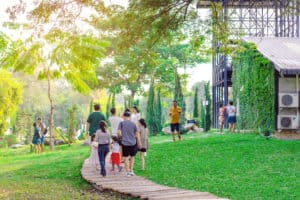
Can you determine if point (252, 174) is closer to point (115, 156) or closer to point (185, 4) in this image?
point (115, 156)

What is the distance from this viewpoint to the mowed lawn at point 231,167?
33.9 feet

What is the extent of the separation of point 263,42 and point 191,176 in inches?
640

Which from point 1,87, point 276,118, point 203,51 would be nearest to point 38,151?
point 1,87

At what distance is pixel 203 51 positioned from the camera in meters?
13.3

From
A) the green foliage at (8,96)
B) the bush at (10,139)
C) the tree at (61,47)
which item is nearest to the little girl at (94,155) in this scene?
the tree at (61,47)

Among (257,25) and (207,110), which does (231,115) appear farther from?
(257,25)

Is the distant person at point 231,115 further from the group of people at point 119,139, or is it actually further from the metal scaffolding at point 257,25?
the group of people at point 119,139

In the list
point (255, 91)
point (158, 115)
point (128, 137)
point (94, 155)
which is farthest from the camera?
point (158, 115)

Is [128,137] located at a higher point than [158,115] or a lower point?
lower

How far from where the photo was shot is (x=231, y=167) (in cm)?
1358

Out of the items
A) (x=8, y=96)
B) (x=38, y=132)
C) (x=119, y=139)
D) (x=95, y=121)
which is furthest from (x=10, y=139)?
(x=119, y=139)

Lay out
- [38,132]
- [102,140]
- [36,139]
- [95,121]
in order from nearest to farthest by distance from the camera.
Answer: [102,140], [95,121], [38,132], [36,139]

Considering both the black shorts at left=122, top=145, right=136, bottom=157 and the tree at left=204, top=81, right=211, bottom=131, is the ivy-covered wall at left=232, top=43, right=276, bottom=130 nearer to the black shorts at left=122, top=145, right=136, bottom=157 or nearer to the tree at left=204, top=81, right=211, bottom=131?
the tree at left=204, top=81, right=211, bottom=131

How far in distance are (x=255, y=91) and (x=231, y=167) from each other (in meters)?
11.3
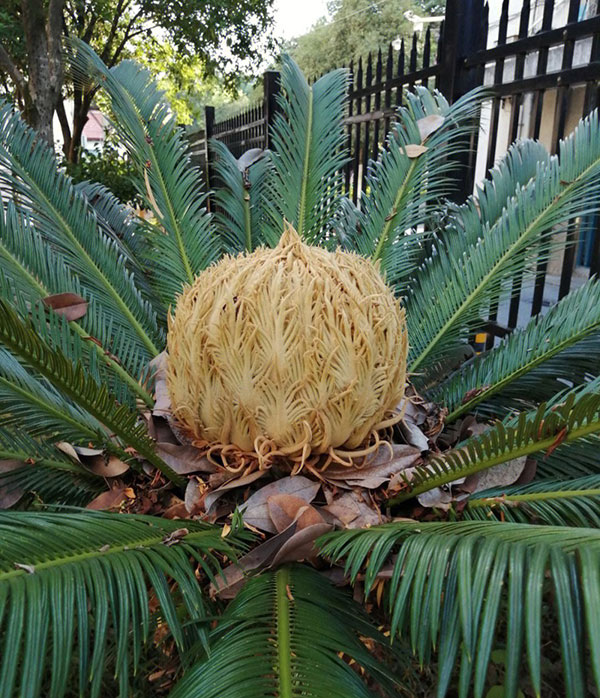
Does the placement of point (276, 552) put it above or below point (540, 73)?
below

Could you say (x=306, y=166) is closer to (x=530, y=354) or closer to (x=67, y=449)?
(x=530, y=354)

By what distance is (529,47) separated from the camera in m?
2.53

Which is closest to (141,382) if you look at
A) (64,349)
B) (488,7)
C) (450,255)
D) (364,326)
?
(64,349)

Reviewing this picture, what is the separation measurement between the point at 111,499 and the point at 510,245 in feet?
4.36

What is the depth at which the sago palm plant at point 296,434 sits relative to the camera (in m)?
0.74

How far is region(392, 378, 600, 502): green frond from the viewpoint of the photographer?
901mm

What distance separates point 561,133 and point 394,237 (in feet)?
3.45

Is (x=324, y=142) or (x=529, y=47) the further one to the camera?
(x=529, y=47)

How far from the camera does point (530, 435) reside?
97 cm

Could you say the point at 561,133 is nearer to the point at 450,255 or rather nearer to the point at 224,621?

• • • • •

§ **DIRECTIONS FOR THIS TASK**:
Write out the rows verbatim, beginning at the line containing "How far from the" and continuing through the final line of the rows.

§ **FULL OUTPUT**:
How far from the camera does point (530, 435) reside?
97 cm

Could you say the point at 561,133 is nearer to the point at 450,255 or rather nearer to the point at 224,621?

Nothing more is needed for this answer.